The boom in ETFs may now be at an end, with physical holdings poised for the biggest monthly decline since 2008. The gold cycle has probably turned as the recovery in the U.S. economy gathers momentum and investment holdings shrink, Goldman Sachs Group Inc. said in a Feb. 25 report. Still, it's not yet clear whether gold miners will benefit from the change in sentiment.

Predictability, Rigor

"I don't think the industry has done anything to persuade some of those investors that hold, for example, gold ETFs to buy gold shares instead," said Neil Gregson, who manages about $5 billion in natural resources equities at JPMorgan Asset Management in London. "Our allocation to gold equities is now down to 20 percent, which is the lowest we've been certainly since I've been here in the last 2 1/2 years."
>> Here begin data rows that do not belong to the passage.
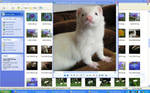 Screenshot_Bear by Yukkabelle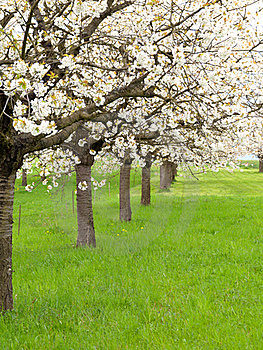 Blossoming Tree Royalty Free Stock Photography - Image: 18855567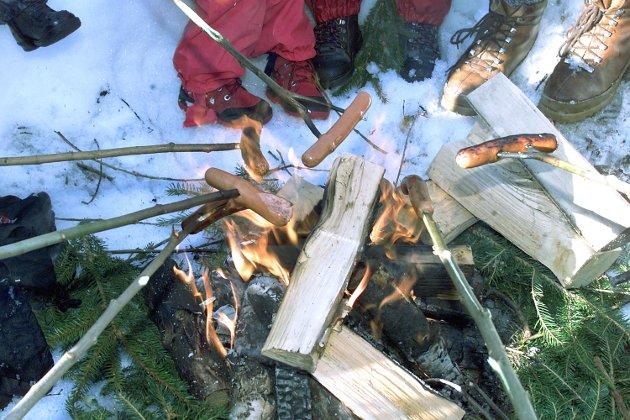 Kongsvinger, 18.03.2001 PØLSEFEST: Naboene i Hytebakkstien lagde bål og grillet pølser med barna på vårens fineste dag.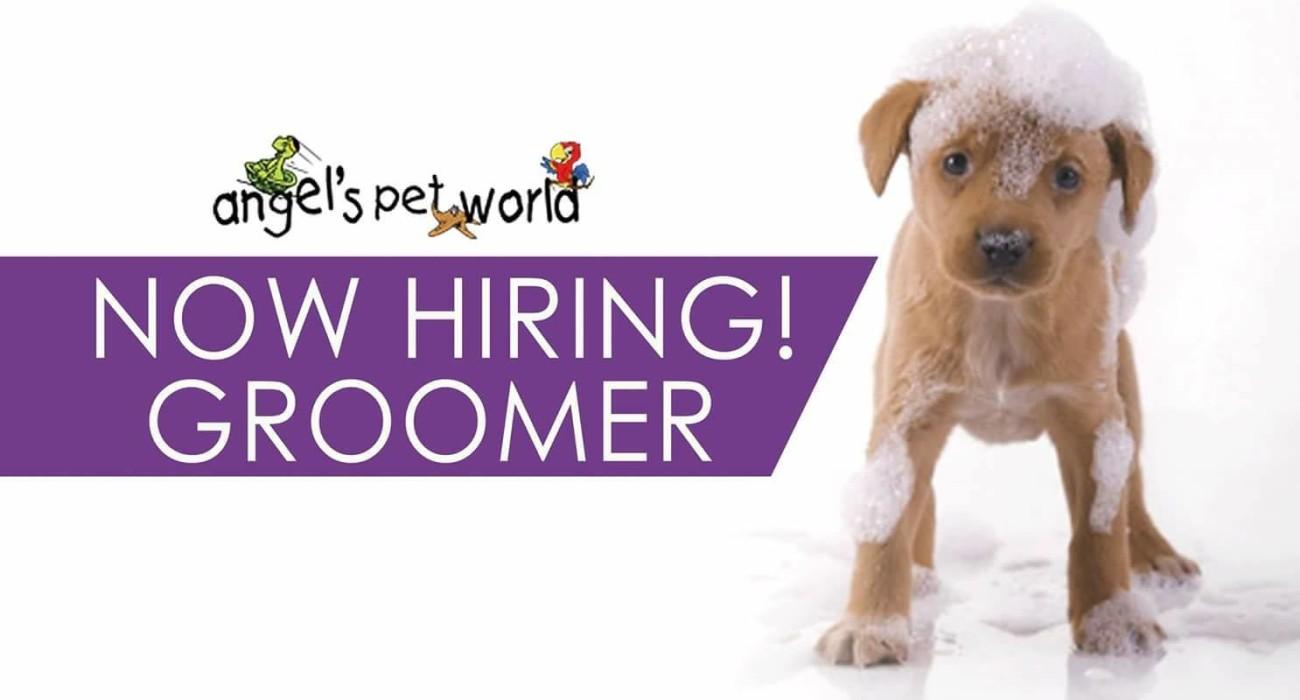 Now Hiring! Groomer - Angel's Pet World in Hudson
To be sure, while the gold industry has traditionally emphasized cash-cost figures, the other components of all-in costs were available in financial reports, Gregson said. Gold companies have diverged since the 1990s in terms of which cost items they included, Goldcorp CEO Chuck Jeannes said in a Feb. 25 interview.

"What we are trying to do is bring back some predictability and rigor," he said.
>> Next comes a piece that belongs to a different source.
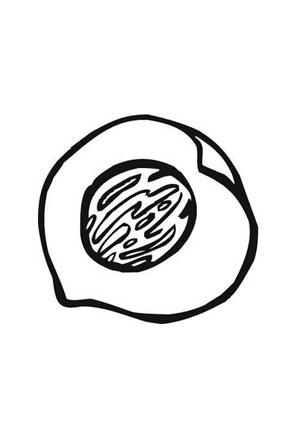 ausmalbilder pfirsichkern obst und gem se malvorlagen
There's still no universal agreement on the new all-in costs. Members of the World Gold Council, a London-based industry group, are working on issues such as how to treat byproduct revenue, interest expenses and profits on energy hedges, said Agnico-Eagle Mines Ltd. (AEM) CEO Sean Boyd.

More Realism

Mining companies are hoping that it's governments and not just investors who pay attention to the new all-in costs, Gold Fields Ltd. CEO Nick Holland said in a Feb. 4 interview. Gold more than quadrupled in the last 10 years and reached a record $1,923.70 an ounce in September 2011, encouraging some countries to seek a greater share of profits.

Dominican Republic President Danilo Medina said today that a contract for Barrick to develop a $4 billion mine is unacceptable and must be revised to provide more benefit to the country. Burkina Faso is among countries that have amended royalty and tax regimes.

"It could be positive for getting more realism into governments about how much tax they really should be levying on us," Holland said. "There's not the super profits that you'd have them believe you're making."